# seasoning softwood (pine)



## j7art2 (Feb 17, 2015)

Does pine typically take as long to season as hardwood due to it being less dense overall? I've got about 2 cords of it to process, and have access to another 4 or so. I'm curious if I'll be able to burn it this coming winter, of if I'll be waiting two years like I would with oak.


----------



## gzecc (Feb 17, 2015)

One full year off the ground, split in single rows usually is all that is required for pine in my experience.
IMO Oak takes a true 3 yrs. I avoid it like the plague. Other hardwoods take 2 yrs.


----------



## Dune (Feb 17, 2015)

Depending upon individual drying circumstance. All my rows are at the fenceline, 2 years for pine works good. Remember though, I split as little as possible, just enough to fit into the stove. That adds to seasoning time.


----------



## firefighterjake (Feb 17, 2015)

Probably depends on the species . . . but up here . ..  eastern white pine can easily season in a year . . . sometimes less . . . depending on sun, wind, how it is stacked, top covered vs. not covered, etc.


----------



## Seanm (Feb 18, 2015)

Lodgepole pine is what i burn during the day here and from the odd time I've had to process it green I've had no problem with under a year and if you live in a milder climate then me you should be good. C,s,s in may or as soon as possible and then burn it in November, don't leave them as big splits but they dont have to be tooth picks either. Since lodgepole is one of the more denser pines I think you should be ok especially if your pine is lower in btus. You would need to be on the ball with how you take care of it like Jake above says. Fortunately for me I have access to more standing dead and blow down lodgepole then I can ever use so I'm not needing to process green pine but I have experience doing so. Sometimes when its easy as pie to take I will grab it (like the city bucking it up and helping me load my truck!) As a side note I have 3/4 cord of green fir and 1/3 cord green paper birch that I c,s,s expecting it to be below 20% mc for next season and they are both more dense than my pine. Enjoy this amazing wood!


----------



## j7art2 (Feb 18, 2015)

Since pine sap has much different consistency (thick and sticky as opposed to watery) can it be checked using conventional means via moisture meter with accurate readings?


----------



## Dune (Feb 18, 2015)

j7art2 said:


> Since pine sap has much different consistency (thick and sticky as opposed to watery) can it be checked using conventional means via moisture meter with accurate readings?


What species of pine do you have? 
With pitch pine when the bark falls off it is ready. 
White pine, cedar and juniper dry faster, IMHO.


----------



## j7art2 (Feb 18, 2015)

-- -- --

[EXERCISE BRIEF]
In the pine seasoning thread, how long does gzecc say oak takes to season?

-- -- --

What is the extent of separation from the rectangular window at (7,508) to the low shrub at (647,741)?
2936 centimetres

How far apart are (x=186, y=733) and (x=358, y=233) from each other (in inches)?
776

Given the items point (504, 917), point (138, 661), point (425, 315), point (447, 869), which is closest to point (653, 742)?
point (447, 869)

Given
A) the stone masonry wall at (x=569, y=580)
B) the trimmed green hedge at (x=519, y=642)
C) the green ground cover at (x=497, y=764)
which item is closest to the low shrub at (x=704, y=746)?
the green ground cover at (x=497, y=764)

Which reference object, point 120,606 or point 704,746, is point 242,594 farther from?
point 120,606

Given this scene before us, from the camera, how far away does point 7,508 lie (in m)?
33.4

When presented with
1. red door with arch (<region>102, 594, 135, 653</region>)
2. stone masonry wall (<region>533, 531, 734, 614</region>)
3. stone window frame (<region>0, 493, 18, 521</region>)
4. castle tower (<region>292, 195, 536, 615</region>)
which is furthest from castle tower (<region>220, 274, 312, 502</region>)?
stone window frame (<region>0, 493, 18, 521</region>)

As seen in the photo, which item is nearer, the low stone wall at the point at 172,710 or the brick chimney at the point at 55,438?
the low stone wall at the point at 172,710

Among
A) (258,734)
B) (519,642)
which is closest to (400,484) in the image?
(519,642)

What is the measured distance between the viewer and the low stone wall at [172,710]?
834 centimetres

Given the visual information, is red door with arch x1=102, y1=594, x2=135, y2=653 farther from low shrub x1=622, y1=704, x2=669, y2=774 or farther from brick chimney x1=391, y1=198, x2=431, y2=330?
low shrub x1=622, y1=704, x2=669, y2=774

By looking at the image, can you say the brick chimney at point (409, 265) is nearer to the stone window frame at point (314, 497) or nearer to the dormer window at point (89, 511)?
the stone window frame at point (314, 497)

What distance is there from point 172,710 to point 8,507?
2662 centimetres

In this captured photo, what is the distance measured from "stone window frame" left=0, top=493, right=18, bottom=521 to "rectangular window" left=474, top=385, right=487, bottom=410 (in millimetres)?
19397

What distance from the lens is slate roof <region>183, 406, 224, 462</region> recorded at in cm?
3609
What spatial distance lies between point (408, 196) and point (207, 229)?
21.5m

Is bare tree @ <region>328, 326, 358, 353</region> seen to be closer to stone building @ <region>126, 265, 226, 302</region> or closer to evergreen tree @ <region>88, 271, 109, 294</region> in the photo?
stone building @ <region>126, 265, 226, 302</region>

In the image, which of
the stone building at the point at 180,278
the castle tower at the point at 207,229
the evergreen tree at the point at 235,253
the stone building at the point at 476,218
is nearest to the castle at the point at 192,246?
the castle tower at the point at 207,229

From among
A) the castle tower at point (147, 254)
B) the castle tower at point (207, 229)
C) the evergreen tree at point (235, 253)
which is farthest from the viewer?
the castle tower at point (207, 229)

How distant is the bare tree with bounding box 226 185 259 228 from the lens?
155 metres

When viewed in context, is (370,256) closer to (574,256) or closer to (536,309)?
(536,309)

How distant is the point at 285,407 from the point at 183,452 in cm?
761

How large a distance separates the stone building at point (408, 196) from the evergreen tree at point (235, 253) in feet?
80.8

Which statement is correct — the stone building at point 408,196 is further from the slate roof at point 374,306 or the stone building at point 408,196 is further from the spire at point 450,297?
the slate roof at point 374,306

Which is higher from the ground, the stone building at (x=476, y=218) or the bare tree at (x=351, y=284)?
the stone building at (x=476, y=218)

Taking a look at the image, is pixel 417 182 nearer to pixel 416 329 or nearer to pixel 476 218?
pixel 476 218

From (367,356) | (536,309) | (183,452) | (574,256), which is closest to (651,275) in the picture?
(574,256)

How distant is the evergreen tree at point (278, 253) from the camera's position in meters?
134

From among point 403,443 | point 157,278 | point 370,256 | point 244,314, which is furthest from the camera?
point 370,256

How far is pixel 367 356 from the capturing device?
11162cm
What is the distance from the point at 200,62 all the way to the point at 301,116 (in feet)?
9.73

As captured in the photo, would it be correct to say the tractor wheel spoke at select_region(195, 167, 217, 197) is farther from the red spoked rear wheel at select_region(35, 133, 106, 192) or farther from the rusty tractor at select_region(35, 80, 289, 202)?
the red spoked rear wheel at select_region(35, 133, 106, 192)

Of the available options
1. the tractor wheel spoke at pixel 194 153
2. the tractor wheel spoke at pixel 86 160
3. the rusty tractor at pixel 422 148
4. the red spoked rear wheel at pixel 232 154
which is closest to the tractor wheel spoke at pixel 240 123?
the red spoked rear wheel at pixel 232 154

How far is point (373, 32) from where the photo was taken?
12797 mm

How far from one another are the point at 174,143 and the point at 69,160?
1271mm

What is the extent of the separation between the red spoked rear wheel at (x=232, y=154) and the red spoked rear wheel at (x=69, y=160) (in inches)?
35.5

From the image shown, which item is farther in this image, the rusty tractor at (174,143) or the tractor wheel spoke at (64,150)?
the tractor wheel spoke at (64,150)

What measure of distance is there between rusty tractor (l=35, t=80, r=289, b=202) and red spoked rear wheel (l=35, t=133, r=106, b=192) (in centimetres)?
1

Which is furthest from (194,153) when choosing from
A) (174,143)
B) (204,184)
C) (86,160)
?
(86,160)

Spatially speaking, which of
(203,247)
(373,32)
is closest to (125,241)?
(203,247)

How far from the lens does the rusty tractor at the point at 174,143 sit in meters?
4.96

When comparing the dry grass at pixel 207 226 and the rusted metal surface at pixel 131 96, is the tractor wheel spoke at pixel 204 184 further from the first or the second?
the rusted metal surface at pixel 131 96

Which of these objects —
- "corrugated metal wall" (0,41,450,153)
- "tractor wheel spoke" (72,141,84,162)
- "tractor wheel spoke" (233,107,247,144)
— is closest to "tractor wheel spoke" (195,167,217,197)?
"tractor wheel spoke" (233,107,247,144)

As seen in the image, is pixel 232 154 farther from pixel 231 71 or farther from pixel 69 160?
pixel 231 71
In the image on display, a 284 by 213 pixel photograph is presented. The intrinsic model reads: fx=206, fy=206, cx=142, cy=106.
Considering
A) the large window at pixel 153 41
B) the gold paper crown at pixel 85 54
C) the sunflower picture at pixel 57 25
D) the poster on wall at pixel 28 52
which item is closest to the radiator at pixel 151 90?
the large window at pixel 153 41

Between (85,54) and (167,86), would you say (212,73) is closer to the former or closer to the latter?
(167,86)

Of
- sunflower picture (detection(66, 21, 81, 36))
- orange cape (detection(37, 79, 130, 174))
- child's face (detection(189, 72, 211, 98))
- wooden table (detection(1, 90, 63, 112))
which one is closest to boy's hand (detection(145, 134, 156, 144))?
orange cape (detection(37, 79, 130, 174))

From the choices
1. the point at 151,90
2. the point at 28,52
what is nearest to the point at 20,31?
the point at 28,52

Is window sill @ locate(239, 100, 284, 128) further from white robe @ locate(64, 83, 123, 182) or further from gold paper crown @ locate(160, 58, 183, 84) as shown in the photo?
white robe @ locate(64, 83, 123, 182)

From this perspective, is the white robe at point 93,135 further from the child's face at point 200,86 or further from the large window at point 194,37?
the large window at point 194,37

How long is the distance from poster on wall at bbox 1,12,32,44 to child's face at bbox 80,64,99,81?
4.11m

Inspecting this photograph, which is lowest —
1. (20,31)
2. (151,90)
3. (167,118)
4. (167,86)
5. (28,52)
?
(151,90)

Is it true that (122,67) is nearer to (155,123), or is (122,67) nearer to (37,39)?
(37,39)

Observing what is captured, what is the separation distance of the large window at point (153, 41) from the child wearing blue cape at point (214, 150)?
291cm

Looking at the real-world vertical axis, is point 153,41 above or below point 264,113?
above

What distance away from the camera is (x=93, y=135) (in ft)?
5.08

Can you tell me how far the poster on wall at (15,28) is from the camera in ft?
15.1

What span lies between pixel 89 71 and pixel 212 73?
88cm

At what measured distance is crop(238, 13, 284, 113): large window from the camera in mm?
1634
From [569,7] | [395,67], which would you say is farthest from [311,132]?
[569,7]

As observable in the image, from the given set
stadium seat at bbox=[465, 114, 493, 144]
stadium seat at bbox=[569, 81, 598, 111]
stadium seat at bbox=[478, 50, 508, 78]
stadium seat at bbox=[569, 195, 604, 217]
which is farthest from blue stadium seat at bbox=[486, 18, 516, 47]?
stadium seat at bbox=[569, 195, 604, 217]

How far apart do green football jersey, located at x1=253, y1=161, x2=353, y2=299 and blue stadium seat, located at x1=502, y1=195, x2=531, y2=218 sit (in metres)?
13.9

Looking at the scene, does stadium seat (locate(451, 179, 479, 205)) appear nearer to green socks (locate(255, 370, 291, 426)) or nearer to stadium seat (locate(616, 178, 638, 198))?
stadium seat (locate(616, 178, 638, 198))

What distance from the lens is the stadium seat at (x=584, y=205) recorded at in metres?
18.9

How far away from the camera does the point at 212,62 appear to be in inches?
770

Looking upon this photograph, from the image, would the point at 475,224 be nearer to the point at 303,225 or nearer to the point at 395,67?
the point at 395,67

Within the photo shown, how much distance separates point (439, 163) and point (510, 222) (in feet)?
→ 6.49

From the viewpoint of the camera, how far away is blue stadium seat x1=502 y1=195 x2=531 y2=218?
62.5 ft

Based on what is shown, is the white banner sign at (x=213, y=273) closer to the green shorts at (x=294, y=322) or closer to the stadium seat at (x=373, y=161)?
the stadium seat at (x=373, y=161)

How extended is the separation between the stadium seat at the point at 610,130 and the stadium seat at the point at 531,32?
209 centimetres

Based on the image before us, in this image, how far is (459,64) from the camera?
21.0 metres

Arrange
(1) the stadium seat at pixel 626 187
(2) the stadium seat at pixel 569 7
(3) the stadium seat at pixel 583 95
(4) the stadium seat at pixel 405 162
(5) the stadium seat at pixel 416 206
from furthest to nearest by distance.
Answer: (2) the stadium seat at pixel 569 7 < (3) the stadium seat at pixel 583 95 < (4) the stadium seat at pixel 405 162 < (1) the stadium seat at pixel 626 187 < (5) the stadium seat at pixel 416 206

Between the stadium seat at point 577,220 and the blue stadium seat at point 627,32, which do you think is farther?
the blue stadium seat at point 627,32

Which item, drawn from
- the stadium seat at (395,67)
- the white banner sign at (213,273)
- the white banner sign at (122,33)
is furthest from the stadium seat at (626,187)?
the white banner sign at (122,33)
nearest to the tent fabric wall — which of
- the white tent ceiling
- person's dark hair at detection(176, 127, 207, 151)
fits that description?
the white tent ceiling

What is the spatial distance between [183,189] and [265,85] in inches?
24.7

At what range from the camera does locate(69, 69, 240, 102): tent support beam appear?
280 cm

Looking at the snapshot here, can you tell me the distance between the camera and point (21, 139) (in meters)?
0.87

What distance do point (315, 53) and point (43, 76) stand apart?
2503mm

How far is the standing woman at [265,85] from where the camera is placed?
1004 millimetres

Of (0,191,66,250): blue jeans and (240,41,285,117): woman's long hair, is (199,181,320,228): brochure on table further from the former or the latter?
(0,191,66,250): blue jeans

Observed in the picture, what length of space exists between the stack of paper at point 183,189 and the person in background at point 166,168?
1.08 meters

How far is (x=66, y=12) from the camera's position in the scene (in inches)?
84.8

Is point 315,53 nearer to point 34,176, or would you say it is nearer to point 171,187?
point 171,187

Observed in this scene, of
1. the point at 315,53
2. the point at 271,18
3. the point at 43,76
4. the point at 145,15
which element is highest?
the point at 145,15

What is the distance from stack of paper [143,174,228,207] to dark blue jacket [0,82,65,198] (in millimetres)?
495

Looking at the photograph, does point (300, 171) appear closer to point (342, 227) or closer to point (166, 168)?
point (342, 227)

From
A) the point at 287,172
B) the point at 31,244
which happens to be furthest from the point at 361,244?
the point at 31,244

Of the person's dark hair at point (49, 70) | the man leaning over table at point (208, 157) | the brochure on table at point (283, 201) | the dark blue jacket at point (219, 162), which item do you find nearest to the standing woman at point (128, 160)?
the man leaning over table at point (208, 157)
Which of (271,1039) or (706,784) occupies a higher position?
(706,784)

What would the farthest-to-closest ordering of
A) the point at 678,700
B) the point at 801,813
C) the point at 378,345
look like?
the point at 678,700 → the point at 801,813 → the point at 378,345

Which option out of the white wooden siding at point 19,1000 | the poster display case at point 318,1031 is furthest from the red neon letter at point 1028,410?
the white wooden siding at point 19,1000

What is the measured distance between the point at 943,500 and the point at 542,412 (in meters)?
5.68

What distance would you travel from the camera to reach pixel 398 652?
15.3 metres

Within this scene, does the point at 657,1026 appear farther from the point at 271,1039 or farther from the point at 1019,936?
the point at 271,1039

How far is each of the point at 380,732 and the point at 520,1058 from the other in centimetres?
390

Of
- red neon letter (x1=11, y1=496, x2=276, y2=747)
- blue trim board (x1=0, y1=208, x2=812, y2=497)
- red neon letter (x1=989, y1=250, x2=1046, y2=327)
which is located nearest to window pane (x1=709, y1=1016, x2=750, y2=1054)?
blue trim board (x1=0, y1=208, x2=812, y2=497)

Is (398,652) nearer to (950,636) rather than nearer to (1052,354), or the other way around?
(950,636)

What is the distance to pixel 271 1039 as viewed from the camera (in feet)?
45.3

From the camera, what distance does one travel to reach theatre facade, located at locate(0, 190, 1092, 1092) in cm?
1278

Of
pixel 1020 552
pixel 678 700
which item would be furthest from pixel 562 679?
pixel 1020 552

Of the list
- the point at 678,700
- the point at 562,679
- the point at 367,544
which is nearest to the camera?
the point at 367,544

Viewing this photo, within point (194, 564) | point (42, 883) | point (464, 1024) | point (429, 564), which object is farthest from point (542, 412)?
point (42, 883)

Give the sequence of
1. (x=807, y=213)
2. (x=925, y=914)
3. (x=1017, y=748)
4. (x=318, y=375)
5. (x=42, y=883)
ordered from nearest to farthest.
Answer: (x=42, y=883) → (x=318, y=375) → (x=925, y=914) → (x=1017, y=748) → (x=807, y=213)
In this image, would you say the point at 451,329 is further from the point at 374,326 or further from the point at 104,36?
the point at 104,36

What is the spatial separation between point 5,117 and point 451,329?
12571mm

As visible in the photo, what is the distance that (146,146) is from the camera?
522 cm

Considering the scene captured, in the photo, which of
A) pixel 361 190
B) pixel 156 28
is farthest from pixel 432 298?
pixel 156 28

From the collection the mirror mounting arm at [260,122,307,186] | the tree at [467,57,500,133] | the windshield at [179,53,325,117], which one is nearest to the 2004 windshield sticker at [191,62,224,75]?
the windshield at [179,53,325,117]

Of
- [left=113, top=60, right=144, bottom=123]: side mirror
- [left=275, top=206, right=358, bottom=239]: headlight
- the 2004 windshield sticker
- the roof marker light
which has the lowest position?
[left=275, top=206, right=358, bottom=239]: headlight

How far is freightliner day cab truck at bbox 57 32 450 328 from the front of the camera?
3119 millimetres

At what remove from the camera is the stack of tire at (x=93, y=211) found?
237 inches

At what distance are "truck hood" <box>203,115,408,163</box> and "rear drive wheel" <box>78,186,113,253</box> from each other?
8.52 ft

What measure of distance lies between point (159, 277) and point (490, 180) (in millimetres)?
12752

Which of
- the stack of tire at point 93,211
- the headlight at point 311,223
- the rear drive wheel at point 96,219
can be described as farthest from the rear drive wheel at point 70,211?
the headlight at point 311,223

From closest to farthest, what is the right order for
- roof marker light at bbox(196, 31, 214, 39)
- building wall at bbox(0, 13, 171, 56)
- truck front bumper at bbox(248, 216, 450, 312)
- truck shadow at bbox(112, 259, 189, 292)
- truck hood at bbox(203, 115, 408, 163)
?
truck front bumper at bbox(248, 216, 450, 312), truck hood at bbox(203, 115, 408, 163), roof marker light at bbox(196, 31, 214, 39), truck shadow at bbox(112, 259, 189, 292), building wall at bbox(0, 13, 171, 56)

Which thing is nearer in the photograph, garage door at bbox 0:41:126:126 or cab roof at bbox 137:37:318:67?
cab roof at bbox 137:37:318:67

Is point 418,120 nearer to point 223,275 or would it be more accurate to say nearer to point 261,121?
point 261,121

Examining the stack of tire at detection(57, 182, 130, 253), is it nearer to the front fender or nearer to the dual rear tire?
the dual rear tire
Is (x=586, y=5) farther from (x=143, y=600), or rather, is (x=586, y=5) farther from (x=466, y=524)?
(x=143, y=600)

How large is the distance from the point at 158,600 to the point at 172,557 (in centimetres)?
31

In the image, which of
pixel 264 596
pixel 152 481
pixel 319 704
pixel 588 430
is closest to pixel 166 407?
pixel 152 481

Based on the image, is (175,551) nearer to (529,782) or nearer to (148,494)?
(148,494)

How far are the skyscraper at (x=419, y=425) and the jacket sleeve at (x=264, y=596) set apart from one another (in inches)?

-- -- --

[EXPECTED OUTPUT]
A true three years.